If you've ever lost a good person because someone on the
interviewing team was unprepared, emotional, or a weak interviewer,
you know what a waste of time this can be. Equally as bad is having
great candidates not even be considered because they didn't have
exactly the right mix of skills, experience, or academic background.
Good interviewing skills can help recruiters minimize these types of
non-hires.
The goal of this article is to reduce your sendouts per hire
ratio by at least one. For most recruiters, this will result in a
productivity increase of at least 20-30%, which means you'll be able
to make one additional hire per month, or 12 additional hires per
year. At an average cost per hire of $3,574, this is a cost savings
of $42,888. Per recruiter! Each year! Just by following the tips in
this article!
Here's how:
- Know the job. Reread Part II in this series and
follow the instructions suggested. If you're the type of recruiter
who uses the traditional skills- and experience-based job
description to merely screen candidates while the hiring team
determines if they're suitable for the job, you're just a
box-checker. At a minimum, good recruiters need to determine if a
candidate can do the work at a high level of competency, and get
the person excited about proceeding in the selection process by
positioning the job as a career move, not a compensation increase.
Where do you stand on this measure of recruiter competency?
- Get your hiring team to agree on real job
needs. With everyone present who will be interviewing the
candidate, ask them all what it would take for them to hire a
person who had half the experience listed on the job description,
without compromising on-the-job performance. They'll probably say,
"Demonstrated proof that the person has done exceptional work
doing similar things required on the job." Then, ask the manager
to describe some of these typical things.
- Now, use the interview to get the proof you need that
your candidate has done exceptional work in these areas.
Getting the group together and getting them to agree to real job
needs is really the core secret of great recruiting. Getting the
hiring manager and interviewing team to switch the hiring decision
to performance objectives rather than skills is how you reduce
your sendouts per hire by at least one, and how you save $42,888
per year. The basis of performance-based interviewing was
presented in Part IV. (Here are a
few other articles on
this topic.) The key is to determine if the candidate is competent
and motivated to do the real work required. If the hiring team
doesn't agree on what work is required, then even if they agree
upon a candidate there's a good chance that you'll hire the right
person for the wrong job.
- Implement an evidence-based assessment
approach. One of the big problems with interviewing in
most companies is the informal and unsophisticated way in which
consensus is reached. Here's a quick (and crude) way to rank your
organization on selection effectiveness on a 1-10 scale, with a 10
being outstanding.

Exercises to complete:
1. According to the recruiting article, what is the average cost per hire?
2. Reproduce the recruiting article word for word from "Good interviewing skills" to "this article!".
3. In one to three sentences, explain why the recruiting article says the hiring team must agree on the real work the job requires.

Dataset content:
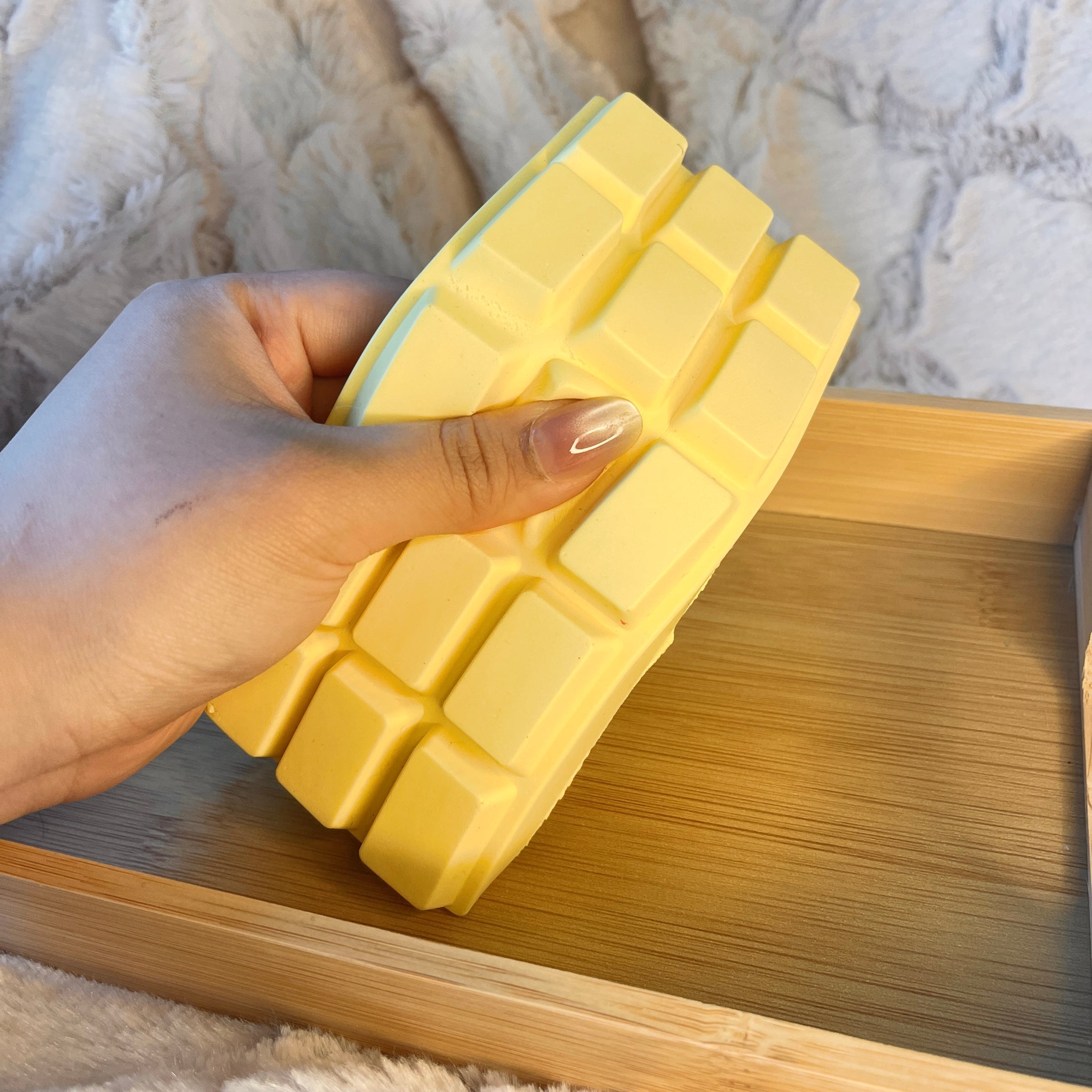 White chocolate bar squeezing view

Solutions:
1. $3,574

2.
Good interviewing skills can help recruiters minimize these types of
non-hires.
The goal of this article is to reduce your sendouts per hire
ratio by at least one. For most recruiters, this will result in a
productivity increase of at least 20-30%, which means you'll be able
to make one additional hire per month, or 12 additional hires per
year. At an average cost per hire of $3,574, this is a cost savings
of $42,888. Per recruiter! Each year! Just by following the tips in
this article!

3. If the hiring team doesn't agree on what work is required, there's a good chance of hiring the right person for the wrong job, even when they agree on a candidate. Getting the team to base the hiring decision on performance objectives rather than skills is also how sendouts per hire are cut by at least one.